Picture-based spatial questions:
+ + +
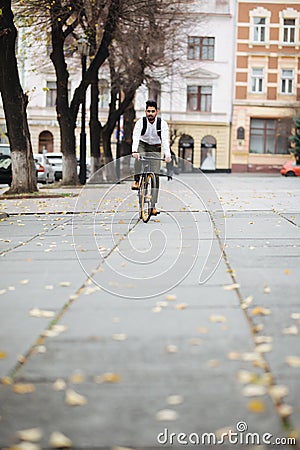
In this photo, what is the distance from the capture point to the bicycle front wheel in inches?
436

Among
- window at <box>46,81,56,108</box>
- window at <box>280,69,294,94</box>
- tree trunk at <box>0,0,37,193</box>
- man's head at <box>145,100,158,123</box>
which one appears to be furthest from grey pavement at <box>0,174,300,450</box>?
window at <box>280,69,294,94</box>

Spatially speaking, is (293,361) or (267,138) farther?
(267,138)

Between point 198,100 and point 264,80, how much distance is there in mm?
5498

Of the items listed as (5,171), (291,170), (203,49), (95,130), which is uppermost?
(203,49)

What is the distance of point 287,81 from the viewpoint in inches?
→ 2365

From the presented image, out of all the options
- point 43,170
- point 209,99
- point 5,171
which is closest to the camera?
point 5,171

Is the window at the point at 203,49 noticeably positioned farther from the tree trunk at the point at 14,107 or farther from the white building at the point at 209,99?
the tree trunk at the point at 14,107

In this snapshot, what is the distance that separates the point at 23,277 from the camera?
6.68 m

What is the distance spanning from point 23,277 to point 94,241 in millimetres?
2693

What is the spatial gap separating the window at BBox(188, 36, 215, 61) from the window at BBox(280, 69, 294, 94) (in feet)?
19.2

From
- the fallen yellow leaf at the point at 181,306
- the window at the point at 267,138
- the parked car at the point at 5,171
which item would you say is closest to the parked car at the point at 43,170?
the parked car at the point at 5,171

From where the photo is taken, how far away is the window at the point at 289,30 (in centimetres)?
5978

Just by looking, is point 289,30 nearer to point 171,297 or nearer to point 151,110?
point 151,110

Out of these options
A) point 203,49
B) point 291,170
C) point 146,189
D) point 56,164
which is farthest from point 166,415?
point 203,49
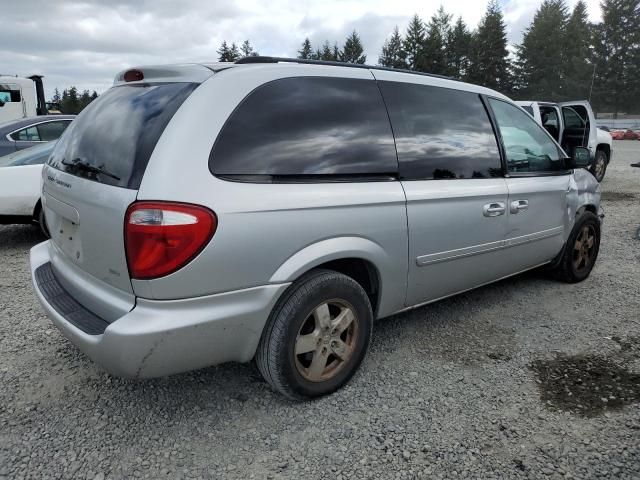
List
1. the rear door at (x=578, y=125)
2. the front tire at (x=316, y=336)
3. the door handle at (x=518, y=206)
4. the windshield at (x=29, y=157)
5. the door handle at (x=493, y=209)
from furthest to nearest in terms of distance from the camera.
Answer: the rear door at (x=578, y=125), the windshield at (x=29, y=157), the door handle at (x=518, y=206), the door handle at (x=493, y=209), the front tire at (x=316, y=336)

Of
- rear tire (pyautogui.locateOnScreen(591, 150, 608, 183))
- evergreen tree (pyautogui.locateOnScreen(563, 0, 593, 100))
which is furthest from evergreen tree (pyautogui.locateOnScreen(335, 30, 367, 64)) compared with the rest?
rear tire (pyautogui.locateOnScreen(591, 150, 608, 183))

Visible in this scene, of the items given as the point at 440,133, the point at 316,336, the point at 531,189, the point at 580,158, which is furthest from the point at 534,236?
the point at 316,336

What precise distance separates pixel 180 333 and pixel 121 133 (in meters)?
1.02

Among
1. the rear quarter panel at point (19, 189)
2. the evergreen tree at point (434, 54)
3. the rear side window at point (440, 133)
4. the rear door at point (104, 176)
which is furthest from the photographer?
+ + +
### STATED PROBLEM
Pictures are excluded; output everything else in the data verbatim.

### CORRECT RESPONSE
In this photo, what is the distance from the capture point to the bicycle front wheel in inches?
436

Among
- window at <box>46,81,56,108</box>
- window at <box>280,69,294,94</box>
- tree trunk at <box>0,0,37,193</box>
- man's head at <box>145,100,158,123</box>
which one appears to be furthest from grey pavement at <box>0,174,300,450</box>?
window at <box>280,69,294,94</box>

Spatially speaking, is (293,361) or (267,138) farther?
(267,138)

Between point 198,100 and point 264,80, how much distance is there in mm?
5498

Of the items listed as (5,171), (291,170), (203,49), (95,130), which is uppermost?
(203,49)

What is the distance of point 287,81 from the viewpoint in inches?
→ 2365

From the presented image, out of all the options
- point 43,170
- point 209,99
- point 5,171
which is closest to the camera?
point 5,171

Is the window at the point at 203,49 noticeably positioned farther from the tree trunk at the point at 14,107 or farther from the white building at the point at 209,99?
the tree trunk at the point at 14,107

In this snapshot, what is the distance that separates the point at 23,277 from the camera?
6.68 m

What is the distance spanning from point 23,277 to point 94,241 in millimetres?
2693

What is the spatial gap separating the window at BBox(188, 36, 215, 61) from the window at BBox(280, 69, 294, 94) (in feet)?
19.2

From
- the fallen yellow leaf at the point at 181,306
- the window at the point at 267,138
- the parked car at the point at 5,171
which item would you say is closest to the parked car at the point at 43,170?
the parked car at the point at 5,171

From where the photo is taken, how far away is the window at the point at 289,30 (in centimetres)?
5978

Just by looking, is point 289,30 nearer to point 171,297 or nearer to point 151,110?
point 151,110

Out of these options
A) point 203,49
B) point 291,170
C) point 146,189
D) point 56,164
which is farthest from point 166,415?
point 203,49
List
1. the rear door at (x=578, y=125)
2. the front tire at (x=316, y=336)
3. the door handle at (x=518, y=206)
4. the windshield at (x=29, y=157)
5. the door handle at (x=493, y=209)
from furthest to nearest in terms of distance from the camera.
Answer: the rear door at (x=578, y=125), the windshield at (x=29, y=157), the door handle at (x=518, y=206), the door handle at (x=493, y=209), the front tire at (x=316, y=336)

Of
- rear tire (pyautogui.locateOnScreen(591, 150, 608, 183))
- evergreen tree (pyautogui.locateOnScreen(563, 0, 593, 100))
which is furthest from evergreen tree (pyautogui.locateOnScreen(335, 30, 367, 64)) compared with the rest?
rear tire (pyautogui.locateOnScreen(591, 150, 608, 183))

Visible in this scene, of the items given as the point at 440,133, the point at 316,336, the point at 531,189, the point at 580,158, which is furthest from the point at 534,236?
the point at 316,336

What precise distance separates pixel 180 333 and pixel 121 133 (in meters)?
1.02

Among
1. the rear quarter panel at point (19, 189)
2. the evergreen tree at point (434, 54)
3. the rear side window at point (440, 133)
4. the rear door at point (104, 176)
which is furthest from the photographer?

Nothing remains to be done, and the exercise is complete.